| Reading passage |

· · · · · · ·

Introduction

Various complications of coronavirus disease 2019 (COVID-19) have been observed, [1] including several cardiovascular complications such as myocarditis, pericarditis, heart failure, pulmonary hypertension, acute coronary syndrome, arrhythmia, and venous thromboembolism. [2] In some patients with COVID-19, ST-segment elevation has been observed, occasionally alongside myocardial infarction and non-coronary obstruction. [3] However, reports of vasospastic angina (VSA) in patients with COVID-19 are rare. Here, we present the first case of COVID-19-related VSA in Korea.

Case Description

The patient, a 48-year-old Korean man, had recently recovered from COVID-19 (diagnosed on June 7, 2022), having experienced general weakness but no other specific symptoms. Two weeks after diagnosis with COVID-19, he visited the hospital emergency room with complaints of tight chest pain and dyspnea.

Initial vital signs were stable, with blood pressure of 113/79 mmHg and pulse rate of 50 beats per minute. Physical examination revealed no additional symptoms. There was no family history of cardiovascular disease or sudden cardiac death, nor any recently prescribed medication. Laboratory tests revealed normal levels of cardiac enzymes (creatine kinase-MB, 2.05 ng/mL; troponin I, 4.24 pg/mL). A chest X-ray showed no abnormalities and an electrocardiogram (ECG) showed sinus bradycardia without ST-T changes (Figure 1). Chest computed tomography (CT) showed no pneumonia or other abnormalities. Transthoracic echocardiography for evaluating myopericarditis showed normal left ventricular (LV) systolic function (LVEF 57%) and normal LV wall thickness.

· · · · · · ·

| Supplied material |

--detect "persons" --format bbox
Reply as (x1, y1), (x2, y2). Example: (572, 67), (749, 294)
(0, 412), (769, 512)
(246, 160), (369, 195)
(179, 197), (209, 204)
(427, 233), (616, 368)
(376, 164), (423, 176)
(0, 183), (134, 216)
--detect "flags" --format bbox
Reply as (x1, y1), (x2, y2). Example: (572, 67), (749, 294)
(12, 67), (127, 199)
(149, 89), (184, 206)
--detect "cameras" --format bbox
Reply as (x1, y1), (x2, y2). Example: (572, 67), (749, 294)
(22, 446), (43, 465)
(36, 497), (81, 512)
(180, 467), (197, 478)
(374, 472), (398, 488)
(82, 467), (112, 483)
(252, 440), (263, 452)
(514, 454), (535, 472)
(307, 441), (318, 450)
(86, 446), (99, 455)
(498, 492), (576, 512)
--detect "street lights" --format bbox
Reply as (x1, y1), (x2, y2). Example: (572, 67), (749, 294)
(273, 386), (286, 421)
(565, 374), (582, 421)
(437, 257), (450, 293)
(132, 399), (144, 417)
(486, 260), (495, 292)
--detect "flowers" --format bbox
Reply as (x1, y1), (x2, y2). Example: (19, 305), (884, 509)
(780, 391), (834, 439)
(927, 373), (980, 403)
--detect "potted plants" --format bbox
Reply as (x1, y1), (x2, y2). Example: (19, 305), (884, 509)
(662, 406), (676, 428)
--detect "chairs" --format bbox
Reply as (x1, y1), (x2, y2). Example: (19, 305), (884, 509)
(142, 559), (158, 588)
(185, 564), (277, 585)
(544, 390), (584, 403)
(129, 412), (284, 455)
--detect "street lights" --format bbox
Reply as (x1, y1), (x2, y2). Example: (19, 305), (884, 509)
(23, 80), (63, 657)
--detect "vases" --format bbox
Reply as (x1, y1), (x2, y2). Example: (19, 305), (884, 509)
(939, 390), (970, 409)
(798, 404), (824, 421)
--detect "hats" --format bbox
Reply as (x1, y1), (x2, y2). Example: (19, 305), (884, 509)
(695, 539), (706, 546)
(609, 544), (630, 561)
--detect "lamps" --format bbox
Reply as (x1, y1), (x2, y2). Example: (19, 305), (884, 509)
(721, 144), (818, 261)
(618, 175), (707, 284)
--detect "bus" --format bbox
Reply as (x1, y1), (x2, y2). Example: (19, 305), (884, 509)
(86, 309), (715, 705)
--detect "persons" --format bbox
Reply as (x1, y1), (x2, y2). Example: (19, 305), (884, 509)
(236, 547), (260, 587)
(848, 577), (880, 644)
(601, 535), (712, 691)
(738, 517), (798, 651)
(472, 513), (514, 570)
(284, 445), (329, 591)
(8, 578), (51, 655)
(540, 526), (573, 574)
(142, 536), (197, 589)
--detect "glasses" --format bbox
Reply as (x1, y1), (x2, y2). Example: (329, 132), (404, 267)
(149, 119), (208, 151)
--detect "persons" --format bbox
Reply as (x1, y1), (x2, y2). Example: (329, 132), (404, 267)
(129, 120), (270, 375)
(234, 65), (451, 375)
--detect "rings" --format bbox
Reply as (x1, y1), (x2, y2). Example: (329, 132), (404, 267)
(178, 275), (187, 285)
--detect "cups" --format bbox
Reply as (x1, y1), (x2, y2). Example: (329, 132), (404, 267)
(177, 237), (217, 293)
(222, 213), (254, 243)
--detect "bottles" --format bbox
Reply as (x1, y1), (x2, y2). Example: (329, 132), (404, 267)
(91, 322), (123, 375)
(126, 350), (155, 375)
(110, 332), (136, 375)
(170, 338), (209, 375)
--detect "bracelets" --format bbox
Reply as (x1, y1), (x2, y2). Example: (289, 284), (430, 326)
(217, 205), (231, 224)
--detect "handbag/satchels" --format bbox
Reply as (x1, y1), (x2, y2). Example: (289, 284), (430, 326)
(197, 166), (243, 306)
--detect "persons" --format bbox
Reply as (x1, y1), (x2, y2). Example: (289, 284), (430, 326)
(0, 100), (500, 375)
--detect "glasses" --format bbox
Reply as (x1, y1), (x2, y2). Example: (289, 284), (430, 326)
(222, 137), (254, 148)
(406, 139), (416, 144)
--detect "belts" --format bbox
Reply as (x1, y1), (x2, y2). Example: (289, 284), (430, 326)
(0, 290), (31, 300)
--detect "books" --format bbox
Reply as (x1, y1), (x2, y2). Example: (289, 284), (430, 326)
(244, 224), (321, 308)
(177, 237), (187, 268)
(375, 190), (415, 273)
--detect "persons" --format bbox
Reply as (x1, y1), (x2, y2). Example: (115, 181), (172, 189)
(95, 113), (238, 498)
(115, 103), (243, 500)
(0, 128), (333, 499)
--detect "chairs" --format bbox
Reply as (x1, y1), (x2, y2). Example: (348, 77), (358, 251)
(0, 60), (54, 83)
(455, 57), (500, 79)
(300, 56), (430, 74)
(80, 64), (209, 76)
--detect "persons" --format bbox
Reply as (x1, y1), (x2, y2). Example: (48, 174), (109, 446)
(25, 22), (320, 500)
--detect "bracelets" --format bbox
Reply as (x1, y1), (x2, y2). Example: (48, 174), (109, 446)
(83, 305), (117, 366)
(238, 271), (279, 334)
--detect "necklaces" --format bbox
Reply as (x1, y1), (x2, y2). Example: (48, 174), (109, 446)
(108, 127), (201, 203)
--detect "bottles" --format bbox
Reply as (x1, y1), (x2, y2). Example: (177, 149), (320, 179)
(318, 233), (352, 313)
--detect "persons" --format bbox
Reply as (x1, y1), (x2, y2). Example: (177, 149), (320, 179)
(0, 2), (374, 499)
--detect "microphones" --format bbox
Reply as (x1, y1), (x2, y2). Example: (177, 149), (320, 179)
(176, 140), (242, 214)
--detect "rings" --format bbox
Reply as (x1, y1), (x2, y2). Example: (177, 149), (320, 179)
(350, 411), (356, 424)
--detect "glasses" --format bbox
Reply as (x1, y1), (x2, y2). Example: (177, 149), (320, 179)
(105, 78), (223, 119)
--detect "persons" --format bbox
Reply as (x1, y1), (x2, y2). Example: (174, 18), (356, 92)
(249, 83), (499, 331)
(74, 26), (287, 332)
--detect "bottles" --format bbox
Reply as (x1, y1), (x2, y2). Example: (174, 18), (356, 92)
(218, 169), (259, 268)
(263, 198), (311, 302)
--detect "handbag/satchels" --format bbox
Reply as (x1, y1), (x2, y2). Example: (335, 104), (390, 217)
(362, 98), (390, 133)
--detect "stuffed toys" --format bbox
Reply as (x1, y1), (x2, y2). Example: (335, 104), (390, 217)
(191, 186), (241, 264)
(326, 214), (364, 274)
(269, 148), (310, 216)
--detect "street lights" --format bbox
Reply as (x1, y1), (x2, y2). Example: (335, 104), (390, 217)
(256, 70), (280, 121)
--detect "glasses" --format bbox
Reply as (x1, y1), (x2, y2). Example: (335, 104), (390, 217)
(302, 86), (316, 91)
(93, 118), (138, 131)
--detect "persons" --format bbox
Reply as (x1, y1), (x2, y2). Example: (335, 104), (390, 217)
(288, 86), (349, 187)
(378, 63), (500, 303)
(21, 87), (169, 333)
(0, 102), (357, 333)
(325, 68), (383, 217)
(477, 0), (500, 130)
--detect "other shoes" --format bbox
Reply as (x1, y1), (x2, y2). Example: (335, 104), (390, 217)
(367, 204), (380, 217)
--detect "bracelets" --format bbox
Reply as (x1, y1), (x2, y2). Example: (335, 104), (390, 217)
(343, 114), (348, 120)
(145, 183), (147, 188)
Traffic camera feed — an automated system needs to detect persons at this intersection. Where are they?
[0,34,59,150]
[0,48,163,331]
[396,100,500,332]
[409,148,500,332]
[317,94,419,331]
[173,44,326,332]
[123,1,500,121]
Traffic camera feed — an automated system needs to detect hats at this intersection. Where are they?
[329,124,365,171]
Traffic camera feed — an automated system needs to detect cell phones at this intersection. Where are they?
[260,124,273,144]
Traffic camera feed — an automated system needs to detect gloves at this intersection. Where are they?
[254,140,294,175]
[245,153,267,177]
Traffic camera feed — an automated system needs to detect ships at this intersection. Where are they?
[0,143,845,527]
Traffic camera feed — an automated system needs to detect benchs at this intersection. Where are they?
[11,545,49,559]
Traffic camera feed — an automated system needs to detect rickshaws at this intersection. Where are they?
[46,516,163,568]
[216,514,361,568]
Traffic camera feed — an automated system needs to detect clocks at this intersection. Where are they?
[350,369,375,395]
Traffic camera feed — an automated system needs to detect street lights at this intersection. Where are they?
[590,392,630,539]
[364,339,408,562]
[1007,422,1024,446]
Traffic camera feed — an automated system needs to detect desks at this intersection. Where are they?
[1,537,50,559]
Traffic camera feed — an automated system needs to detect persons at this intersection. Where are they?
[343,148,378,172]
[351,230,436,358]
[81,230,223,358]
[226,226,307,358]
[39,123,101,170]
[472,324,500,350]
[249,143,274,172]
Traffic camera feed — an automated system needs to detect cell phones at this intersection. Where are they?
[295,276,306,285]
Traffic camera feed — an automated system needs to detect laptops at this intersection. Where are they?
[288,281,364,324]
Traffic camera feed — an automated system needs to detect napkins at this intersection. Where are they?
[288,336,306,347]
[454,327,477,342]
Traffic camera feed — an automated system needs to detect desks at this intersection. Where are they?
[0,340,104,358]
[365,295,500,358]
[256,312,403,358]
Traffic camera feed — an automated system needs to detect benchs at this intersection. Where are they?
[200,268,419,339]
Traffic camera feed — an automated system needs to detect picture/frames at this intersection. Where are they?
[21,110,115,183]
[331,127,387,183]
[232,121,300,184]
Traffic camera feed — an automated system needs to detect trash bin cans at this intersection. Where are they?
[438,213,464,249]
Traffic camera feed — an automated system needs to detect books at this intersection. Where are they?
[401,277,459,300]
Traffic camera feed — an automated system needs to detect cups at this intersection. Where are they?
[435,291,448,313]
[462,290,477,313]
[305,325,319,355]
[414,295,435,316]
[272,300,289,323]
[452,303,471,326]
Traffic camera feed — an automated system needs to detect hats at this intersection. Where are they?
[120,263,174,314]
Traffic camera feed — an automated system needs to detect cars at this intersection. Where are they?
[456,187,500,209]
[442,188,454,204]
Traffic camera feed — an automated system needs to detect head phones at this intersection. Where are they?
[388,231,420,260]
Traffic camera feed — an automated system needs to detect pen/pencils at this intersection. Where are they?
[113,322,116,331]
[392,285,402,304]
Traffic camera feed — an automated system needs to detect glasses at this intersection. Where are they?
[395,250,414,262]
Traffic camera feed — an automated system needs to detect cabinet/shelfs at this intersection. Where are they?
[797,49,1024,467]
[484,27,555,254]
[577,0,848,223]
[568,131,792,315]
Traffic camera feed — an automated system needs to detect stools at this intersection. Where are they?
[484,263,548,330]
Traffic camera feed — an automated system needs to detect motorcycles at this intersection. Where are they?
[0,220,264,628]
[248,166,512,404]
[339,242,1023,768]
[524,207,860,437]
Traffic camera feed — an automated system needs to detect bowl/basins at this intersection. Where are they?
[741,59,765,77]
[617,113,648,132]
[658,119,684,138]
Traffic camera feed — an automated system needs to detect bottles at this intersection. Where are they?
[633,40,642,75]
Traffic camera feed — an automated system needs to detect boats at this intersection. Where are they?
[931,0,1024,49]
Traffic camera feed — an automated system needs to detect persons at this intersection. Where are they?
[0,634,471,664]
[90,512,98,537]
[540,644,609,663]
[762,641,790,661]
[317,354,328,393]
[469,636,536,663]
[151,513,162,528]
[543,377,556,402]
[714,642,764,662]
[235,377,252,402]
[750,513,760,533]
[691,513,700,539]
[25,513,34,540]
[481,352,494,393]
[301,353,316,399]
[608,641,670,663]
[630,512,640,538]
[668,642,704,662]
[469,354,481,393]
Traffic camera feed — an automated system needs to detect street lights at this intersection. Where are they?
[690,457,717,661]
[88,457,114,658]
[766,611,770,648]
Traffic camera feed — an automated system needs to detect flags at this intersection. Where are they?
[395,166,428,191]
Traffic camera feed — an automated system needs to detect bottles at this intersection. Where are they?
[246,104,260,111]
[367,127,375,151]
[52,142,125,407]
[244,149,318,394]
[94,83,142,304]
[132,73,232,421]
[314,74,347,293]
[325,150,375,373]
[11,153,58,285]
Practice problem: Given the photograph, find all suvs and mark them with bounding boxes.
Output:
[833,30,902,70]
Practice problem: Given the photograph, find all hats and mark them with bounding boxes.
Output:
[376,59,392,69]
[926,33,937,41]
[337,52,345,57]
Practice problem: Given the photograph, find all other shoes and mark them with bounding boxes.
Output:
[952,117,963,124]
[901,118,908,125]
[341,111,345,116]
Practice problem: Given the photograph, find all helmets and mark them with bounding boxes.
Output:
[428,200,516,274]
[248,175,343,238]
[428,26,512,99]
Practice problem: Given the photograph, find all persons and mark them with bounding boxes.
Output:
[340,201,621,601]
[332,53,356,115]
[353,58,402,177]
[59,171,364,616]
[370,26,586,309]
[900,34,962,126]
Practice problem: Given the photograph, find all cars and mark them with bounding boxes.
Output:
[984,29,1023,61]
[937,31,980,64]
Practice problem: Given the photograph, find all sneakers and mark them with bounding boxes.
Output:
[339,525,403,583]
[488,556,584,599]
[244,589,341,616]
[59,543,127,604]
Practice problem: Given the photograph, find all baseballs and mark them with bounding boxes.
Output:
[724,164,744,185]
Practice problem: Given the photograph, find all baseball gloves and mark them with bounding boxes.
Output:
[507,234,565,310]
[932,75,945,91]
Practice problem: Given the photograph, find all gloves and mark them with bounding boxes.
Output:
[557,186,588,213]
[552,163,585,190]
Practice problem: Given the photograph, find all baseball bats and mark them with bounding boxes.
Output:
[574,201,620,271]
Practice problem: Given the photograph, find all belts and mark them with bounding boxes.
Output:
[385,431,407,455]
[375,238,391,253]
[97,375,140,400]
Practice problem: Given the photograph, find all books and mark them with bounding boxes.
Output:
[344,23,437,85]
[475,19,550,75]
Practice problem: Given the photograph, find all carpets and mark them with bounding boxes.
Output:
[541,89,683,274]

· · · · · · ·

| Task set |
1. Quote the COVID-19 vasospastic angina case report between "Various complications of" and "VSA in Korea.", inclusive.
2. Write the next part of the COVID-19 vasospastic angina case report, picking up after its final sentence.
The data above come from a separate source and have no connection to the COVID-19 case report.

| Answer section |
1.
Various complications of coronavirus disease 2019 (COVID-19) have been observed, [1] including several cardiovascular complications such as myocarditis, pericarditis, heart failure, pulmonary hypertension, acute coronary syndrome, arrhythmia, and venous thromboembolism. [2] In some patients with COVID-19, ST-segment elevation has been observed, occasionally alongside myocardial infarction and non-coronary obstruction. [3] However, reports of vasospastic angina (VSA) in patients with COVID-19 are rare. Here, we present the first case of COVID-19-related VSA in Korea.

2.
Figure 1: Chest X-ray and ECG and on first day of hospitalization. (A) Chest X-ray showed no cardiomegaly or active lung lesion. (B) ECG, electrocardiogram. ECG showed sinus bradycardia, normal axis, and 55 beats per minute without ST-T changes.

The patient underwent 24-h Holter monitoring for symptoms associated with chest discomfort and presyncope. On the second day of hospitalization, early-morning ECG showed sudden ST elevation for about 3 min followed by non-sustained ventricular tachycardia (NSVT) including torsade de pointes for ~5 s; his ST-T levels then recovered (Figure 2). Twenty minutes after the ECG changes, during recovery from the ST elevation, he reported further chest pain. Coronary CT was performed later that day and showed no significant stenosis in the coronary arteries (Figure 3A). Additionally, cardiac magnetic resonance imaging (MRI) was performed to investigate for myocarditis or pericarditis and showed no major abnormalities in cardiac structure, perfusion, or regional motion (Figure 3B, C). Thus, the patient was diagnosed with VSA and prescribed a calcium channel blocker (CCB) and nitrates as vasodilators. Symptoms improved following the prescription, and there has been no further report of chest pain from the patient since.

Figure 2: Early-morning 24-h Holter monitoring on second day of hospitalization. Serial ST Changes were observed. Sudden ST elevation for ~3 min followed by non-sustained ventricular tachycardia for about ~5 s; ST elevation and arrhythmia then recovered.

Figure 3: Coronary CT angiography on second day of hospitalization and cardiac MRI on June 29. (A) Coronary CT angiography showed no significant stenosis of the coronary arteries. (B) Four-chamber cine MRI image. (C) Short-axis cine MRI image. All showed no specific abnormalities.

CT: Computed tomography; MRI: magnetic resonance imaging.

Discussion

VSA could cause myocardial ischemia due to temporary vasoconstriction of the coronary vessels. It has several distinct characteristics from classical angina: first, chest pain is not necessarily induced by increased oxygen demand on exertional activity and can occur at rest; and second, sublingual administration of nitroglycerin can relieve chest pain (ST-T segment change observable on ECG) [4,5].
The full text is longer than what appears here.